Descartes' most productive period was in Holland. His works establish his fame as a mathematician and foremost as a philosopher. He wrote his best known work, Discours de la méthode ("Discourse on the Method of Rightly Conducting the Reason, and Seeking Truth in the Sciences", published 1637), in French, explaining that all who had a good sense, including women, should be able to read it. It explains his philosophical system, known as Cartesianism, and how it divides the world into mind (spirit and soul) and matter (body). The essence of mind is self-conscious thinking, the essence of matter extension in three dimensions. Improvement of the human condition comes from finding the truth. Descartes' famous words Cogito ergo sum ("I think, therefore I am") are the expression of basic self-evident truth, from which other truth can be found. The scope of the work is evident from the Preface:
Descartes did not extend his teaching to the animal world. During his medical studies he undertook many unnecessary and cruel vivisections, declaring that animals do not have feelings.
In his second major work La Géometrie ("Geometry", published 1636) Descartes amalgamated Greek geometry with Indian and Arabian algebra (known to him from Latin translations) and introduced the system of coordinates now known as the Cartesian coordinate system. The work had immediate impact; to make it accessible to scholars throughout Europe the Dutch mathematician Frans van Schooten translated it into Latin as Geometria a Renato Des Cartes less than thirty years after its publication.
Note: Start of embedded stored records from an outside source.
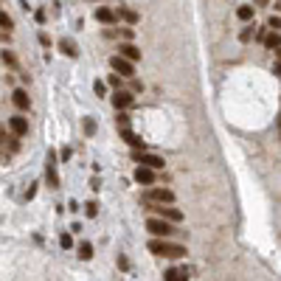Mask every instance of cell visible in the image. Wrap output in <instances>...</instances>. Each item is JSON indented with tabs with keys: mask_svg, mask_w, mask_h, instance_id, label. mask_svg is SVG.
Here are the masks:
<instances>
[{
	"mask_svg": "<svg viewBox=\"0 0 281 281\" xmlns=\"http://www.w3.org/2000/svg\"><path fill=\"white\" fill-rule=\"evenodd\" d=\"M135 160H138V166L149 169V172H158V169L166 166V160L160 155H149V152H135Z\"/></svg>",
	"mask_w": 281,
	"mask_h": 281,
	"instance_id": "2",
	"label": "cell"
},
{
	"mask_svg": "<svg viewBox=\"0 0 281 281\" xmlns=\"http://www.w3.org/2000/svg\"><path fill=\"white\" fill-rule=\"evenodd\" d=\"M135 180H138V183H143V186H152V183H155V172L138 166V169H135Z\"/></svg>",
	"mask_w": 281,
	"mask_h": 281,
	"instance_id": "12",
	"label": "cell"
},
{
	"mask_svg": "<svg viewBox=\"0 0 281 281\" xmlns=\"http://www.w3.org/2000/svg\"><path fill=\"white\" fill-rule=\"evenodd\" d=\"M146 231H149L152 236H158V239H166V236H172V234H175V228H172L169 222L158 220V217H152V220H146Z\"/></svg>",
	"mask_w": 281,
	"mask_h": 281,
	"instance_id": "3",
	"label": "cell"
},
{
	"mask_svg": "<svg viewBox=\"0 0 281 281\" xmlns=\"http://www.w3.org/2000/svg\"><path fill=\"white\" fill-rule=\"evenodd\" d=\"M118 14H121V17L127 20L130 26H135V23H138V11H132V9H118ZM118 14H115V17H118Z\"/></svg>",
	"mask_w": 281,
	"mask_h": 281,
	"instance_id": "16",
	"label": "cell"
},
{
	"mask_svg": "<svg viewBox=\"0 0 281 281\" xmlns=\"http://www.w3.org/2000/svg\"><path fill=\"white\" fill-rule=\"evenodd\" d=\"M85 214H88L90 220H93V217L98 214V205H96V202H88V205H85Z\"/></svg>",
	"mask_w": 281,
	"mask_h": 281,
	"instance_id": "24",
	"label": "cell"
},
{
	"mask_svg": "<svg viewBox=\"0 0 281 281\" xmlns=\"http://www.w3.org/2000/svg\"><path fill=\"white\" fill-rule=\"evenodd\" d=\"M96 20L98 23H107V26H110V23H115V11L113 9H96Z\"/></svg>",
	"mask_w": 281,
	"mask_h": 281,
	"instance_id": "14",
	"label": "cell"
},
{
	"mask_svg": "<svg viewBox=\"0 0 281 281\" xmlns=\"http://www.w3.org/2000/svg\"><path fill=\"white\" fill-rule=\"evenodd\" d=\"M279 45H281V40H279V34H264V48H267V51H276L279 53Z\"/></svg>",
	"mask_w": 281,
	"mask_h": 281,
	"instance_id": "15",
	"label": "cell"
},
{
	"mask_svg": "<svg viewBox=\"0 0 281 281\" xmlns=\"http://www.w3.org/2000/svg\"><path fill=\"white\" fill-rule=\"evenodd\" d=\"M118 56L127 59V62H138L140 59V51L132 43H124V45H118Z\"/></svg>",
	"mask_w": 281,
	"mask_h": 281,
	"instance_id": "9",
	"label": "cell"
},
{
	"mask_svg": "<svg viewBox=\"0 0 281 281\" xmlns=\"http://www.w3.org/2000/svg\"><path fill=\"white\" fill-rule=\"evenodd\" d=\"M11 26H14V23H11V17L6 14V11H0V28H6V31H9Z\"/></svg>",
	"mask_w": 281,
	"mask_h": 281,
	"instance_id": "22",
	"label": "cell"
},
{
	"mask_svg": "<svg viewBox=\"0 0 281 281\" xmlns=\"http://www.w3.org/2000/svg\"><path fill=\"white\" fill-rule=\"evenodd\" d=\"M236 17L245 20V23H247V20H253V6H239V9H236Z\"/></svg>",
	"mask_w": 281,
	"mask_h": 281,
	"instance_id": "18",
	"label": "cell"
},
{
	"mask_svg": "<svg viewBox=\"0 0 281 281\" xmlns=\"http://www.w3.org/2000/svg\"><path fill=\"white\" fill-rule=\"evenodd\" d=\"M113 107L118 110V113H124L127 107H132V93L130 90H115L113 93Z\"/></svg>",
	"mask_w": 281,
	"mask_h": 281,
	"instance_id": "6",
	"label": "cell"
},
{
	"mask_svg": "<svg viewBox=\"0 0 281 281\" xmlns=\"http://www.w3.org/2000/svg\"><path fill=\"white\" fill-rule=\"evenodd\" d=\"M59 247H62V250H70V247H73V236H70V234H62V236H59Z\"/></svg>",
	"mask_w": 281,
	"mask_h": 281,
	"instance_id": "21",
	"label": "cell"
},
{
	"mask_svg": "<svg viewBox=\"0 0 281 281\" xmlns=\"http://www.w3.org/2000/svg\"><path fill=\"white\" fill-rule=\"evenodd\" d=\"M93 90H96V96H104L107 85H104V82H96V85H93Z\"/></svg>",
	"mask_w": 281,
	"mask_h": 281,
	"instance_id": "25",
	"label": "cell"
},
{
	"mask_svg": "<svg viewBox=\"0 0 281 281\" xmlns=\"http://www.w3.org/2000/svg\"><path fill=\"white\" fill-rule=\"evenodd\" d=\"M110 65H113V70H115V76H127V79H132V73H135V65L132 62H127V59H121L118 53H115L113 59H110Z\"/></svg>",
	"mask_w": 281,
	"mask_h": 281,
	"instance_id": "4",
	"label": "cell"
},
{
	"mask_svg": "<svg viewBox=\"0 0 281 281\" xmlns=\"http://www.w3.org/2000/svg\"><path fill=\"white\" fill-rule=\"evenodd\" d=\"M9 127H11V132H14V138H23V135L28 132V121L23 118V115H11Z\"/></svg>",
	"mask_w": 281,
	"mask_h": 281,
	"instance_id": "8",
	"label": "cell"
},
{
	"mask_svg": "<svg viewBox=\"0 0 281 281\" xmlns=\"http://www.w3.org/2000/svg\"><path fill=\"white\" fill-rule=\"evenodd\" d=\"M149 253L169 256V259H180V256H186V247L183 245H172V242H166V239H152L149 242Z\"/></svg>",
	"mask_w": 281,
	"mask_h": 281,
	"instance_id": "1",
	"label": "cell"
},
{
	"mask_svg": "<svg viewBox=\"0 0 281 281\" xmlns=\"http://www.w3.org/2000/svg\"><path fill=\"white\" fill-rule=\"evenodd\" d=\"M107 85H110V88H115V90H121V76L110 73V76H107Z\"/></svg>",
	"mask_w": 281,
	"mask_h": 281,
	"instance_id": "23",
	"label": "cell"
},
{
	"mask_svg": "<svg viewBox=\"0 0 281 281\" xmlns=\"http://www.w3.org/2000/svg\"><path fill=\"white\" fill-rule=\"evenodd\" d=\"M166 281H186V270H180V267L166 270Z\"/></svg>",
	"mask_w": 281,
	"mask_h": 281,
	"instance_id": "17",
	"label": "cell"
},
{
	"mask_svg": "<svg viewBox=\"0 0 281 281\" xmlns=\"http://www.w3.org/2000/svg\"><path fill=\"white\" fill-rule=\"evenodd\" d=\"M90 256H93V245H90V242H82L79 245V259H90Z\"/></svg>",
	"mask_w": 281,
	"mask_h": 281,
	"instance_id": "19",
	"label": "cell"
},
{
	"mask_svg": "<svg viewBox=\"0 0 281 281\" xmlns=\"http://www.w3.org/2000/svg\"><path fill=\"white\" fill-rule=\"evenodd\" d=\"M121 135H124V140H127V143H130V146H132L135 152H143V149H146V143L140 140V135H135L132 130H124Z\"/></svg>",
	"mask_w": 281,
	"mask_h": 281,
	"instance_id": "11",
	"label": "cell"
},
{
	"mask_svg": "<svg viewBox=\"0 0 281 281\" xmlns=\"http://www.w3.org/2000/svg\"><path fill=\"white\" fill-rule=\"evenodd\" d=\"M3 140H6V132H3V127H0V143H3Z\"/></svg>",
	"mask_w": 281,
	"mask_h": 281,
	"instance_id": "29",
	"label": "cell"
},
{
	"mask_svg": "<svg viewBox=\"0 0 281 281\" xmlns=\"http://www.w3.org/2000/svg\"><path fill=\"white\" fill-rule=\"evenodd\" d=\"M115 124L121 127V132L130 130V115H127V113H118V115H115Z\"/></svg>",
	"mask_w": 281,
	"mask_h": 281,
	"instance_id": "20",
	"label": "cell"
},
{
	"mask_svg": "<svg viewBox=\"0 0 281 281\" xmlns=\"http://www.w3.org/2000/svg\"><path fill=\"white\" fill-rule=\"evenodd\" d=\"M132 34H135L132 28H124V31H121V37H124V40H132Z\"/></svg>",
	"mask_w": 281,
	"mask_h": 281,
	"instance_id": "28",
	"label": "cell"
},
{
	"mask_svg": "<svg viewBox=\"0 0 281 281\" xmlns=\"http://www.w3.org/2000/svg\"><path fill=\"white\" fill-rule=\"evenodd\" d=\"M59 48H62V53H65V56H73V59H76V53H79V48H76V43H73L70 37L59 40Z\"/></svg>",
	"mask_w": 281,
	"mask_h": 281,
	"instance_id": "13",
	"label": "cell"
},
{
	"mask_svg": "<svg viewBox=\"0 0 281 281\" xmlns=\"http://www.w3.org/2000/svg\"><path fill=\"white\" fill-rule=\"evenodd\" d=\"M45 180L51 188H59V175H56V155L48 152V172H45Z\"/></svg>",
	"mask_w": 281,
	"mask_h": 281,
	"instance_id": "7",
	"label": "cell"
},
{
	"mask_svg": "<svg viewBox=\"0 0 281 281\" xmlns=\"http://www.w3.org/2000/svg\"><path fill=\"white\" fill-rule=\"evenodd\" d=\"M85 132H88V135H93V132H96V124L90 121V118L85 121Z\"/></svg>",
	"mask_w": 281,
	"mask_h": 281,
	"instance_id": "26",
	"label": "cell"
},
{
	"mask_svg": "<svg viewBox=\"0 0 281 281\" xmlns=\"http://www.w3.org/2000/svg\"><path fill=\"white\" fill-rule=\"evenodd\" d=\"M3 62H6V65H17V62H14V56H11L9 51H3Z\"/></svg>",
	"mask_w": 281,
	"mask_h": 281,
	"instance_id": "27",
	"label": "cell"
},
{
	"mask_svg": "<svg viewBox=\"0 0 281 281\" xmlns=\"http://www.w3.org/2000/svg\"><path fill=\"white\" fill-rule=\"evenodd\" d=\"M149 200H155V202H160V205H163V202H175V191H172V188H152L149 194H146V202Z\"/></svg>",
	"mask_w": 281,
	"mask_h": 281,
	"instance_id": "5",
	"label": "cell"
},
{
	"mask_svg": "<svg viewBox=\"0 0 281 281\" xmlns=\"http://www.w3.org/2000/svg\"><path fill=\"white\" fill-rule=\"evenodd\" d=\"M11 101H14L17 110H28V107H31V98H28V93L23 88H17L14 93H11Z\"/></svg>",
	"mask_w": 281,
	"mask_h": 281,
	"instance_id": "10",
	"label": "cell"
}]
</instances>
After his death Descartes' letters came into the possession of a pius catholic, who edited and changed them for publication with the aim to turn Descartes into a saint. Descartes has been variously claimed as a faithful Roman Catholic by some and denounced as an atheist by others, since according to him Christians could choose the way of salvation out of their own free will. (The official church position was that salvation is bestowed through God's grace.) In 1667 the Roman Catholic Church decided to add Descartes' work to the Index of Forbidden Books.
Descartes' philosophy had its greatest impact during his lifetime, when it stimulated Spinoza to most productive criticism. Descartes' name as a mathematician lives on in everyday science. The Cartesian coordinate system is used in mechanics, fluid dynamics and many other areas of science.
Watson, A. E. (1995) Descartes. Encyclopaedia Britannica 15th ed.